It's Time For the Long-winded Press Release to Die
One thousand, six hundred and fifty-three words.
That may not sound like a lot. The reviews and features we publish at TTAC routinely go beyond that. Alex Dykes, when he really sweats the details, can easily reach 3,000 words in his reviews. Jack, when he isn’t even trying, will end up writing 1,600 words on a Matrix — just because. My reviews will easily eclipse the 2,000 word mark, even as I sit here complaining about not knowing what to say.
But 1,653 words equals approximately 8 minutes and 12 seconds of reading time, according to Read-o-Meter. That also may not seem like much, but the latest press release for the “all-new 2017 Mercedes-Benz GLS” is a massive time waster, even at its sub-10 minute read time.
Why? Because the only two things I learned from it were: Mercedes-Benz has renamed and slightly updated the GLS, and Mercedes-Benz writes press releases that are at least five times longer than they need to be.
Before you complain, “How does this affect me? I’m not the one reading press releases. You are. That’s your job!” We’ll get there. I promise.
I don’t mean to pick on Mercedes-Benz in particular. The tri-star automaker is just the latest offender in what is a widespread problem for us media folk.
Audi uses the word “dynamic” so often that it’s become a meme amongst automotive journalists. At the Civic media drive, Honda gave journalists a press release that can only be described as The Most Boring Book Ever, measuring in at — no word of a lie — over 100 pages. When I can describe the length of a press release in easy fractions of a ream of paper — 1/5th of a ream in this case — there’s definitely something wrong.
Yes, it is my job to find what’s important. That’s the job of all automotive journalists. However, when given the choice of two tasks you must determine two things about those tasks: the return (or benefit) and the effort required. Assuming the benefit of those jobs is the same, humans will tend to pick the option requiring less effort. Why would I pick the more time consuming option if the return for that effort is the same? If picking apples and being a lawyer paid the same, we would eat a lot more apple pies and sue each other far less, I’d say.
That’s the reason why Nissan is in the news almost every single day. Their media relations department understands brevity. They understand that the time journalists will spend researching a piece is inversely proportional to the chances of that piece being written.
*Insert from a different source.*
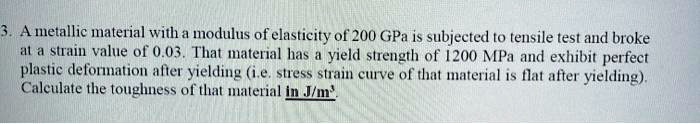 SOLVED: A metallic material with a modulus of elasticity of 200 GPa is ...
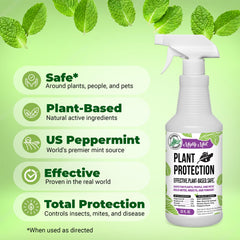 Mighty Mint spray shown in a greenhouse for indoor plant protection.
So, what do they do? They give you the facts, usually in point form at the very top, above a well-written — but to the point — press release.
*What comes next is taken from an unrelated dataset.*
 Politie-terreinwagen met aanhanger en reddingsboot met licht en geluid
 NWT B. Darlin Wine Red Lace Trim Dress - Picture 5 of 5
And it works. I can skim through a Nissan press release, pick out the important bits, and have an article up in around 30 minutes.
In the case of this particular Mercedes press release, here’s what I could gleam from it at first glance:
- The GL has been renamed GLS (we knew that already);
- It gets additional DYNAMIC SELECT (all caps, because every automotive feature must be shouted) transmission modes;
- A new nine-speed 9G-TRONIC automatic transmission is used on all models except the GLS 63 AMG;
- The GLS 63 AMG gets 27 more horsepower, and other models see performance gains too;
- The front has been redesigned (even though it looks exactly as it did);
- There are new paint and wheel options;
- The steering wheel and instrument panel with color Media Display have been updated.
That’s 90 words, and I’m guessing that I missed a few really important points about the “all-new” GLS, which seems to be almost exactly like the old GL, just newer.
I totally realize my point-form version is a completely over-simplified of the original release (which can be found here if you’re interested), but burying the important bits with this does neither you (the car buyer), the automaker, nor the journalist any favors:
Once again the dimensions of the GLS bear witness to its full-size format, and form the best possible basis for providing its seven passengers with a generous amount of space.
Really, Mercedes-Benz? Is it “the best possible basis for providing its seven passengers with a generous amount of space?” I’m sure that the Grand Caravan could do the same thing, and probably at 1/4th the price. And “bear witness”? You aren’t rewriting John 5:31.
When a press release is burying the facts with phrases such as “bear witness,” it really makes me question everything else in the release. Why can’t you just give me the facts? Is my time worth that little to you that you must force me to wade through the fluff before double-checking every claim you make?
How does this affect you, the reader, the car buyer, the enthusiast, the industry professional?
It means that some automakers, regardless of the importance of their products, will perennially be in the lead when it comes to media coverage, and others will be constantly playing catch up. There’s a reason why I rarely write about BMW and Mercedes and write about Nissan and General Motors instead.
And that makes me look biased. And it makes you wonder why we are either biased in favor of one automaker or against another.
In a world that’s more connected than ever, where our audience expects up-to-the-minute news and information on either the latest vehicles or industry events, and where our resources are limited, we are constantly forced to decide where to best spend our time.
In a perfect world, I would treat each automaker equitably. However, in a perfect world, they would treat us equitably, too.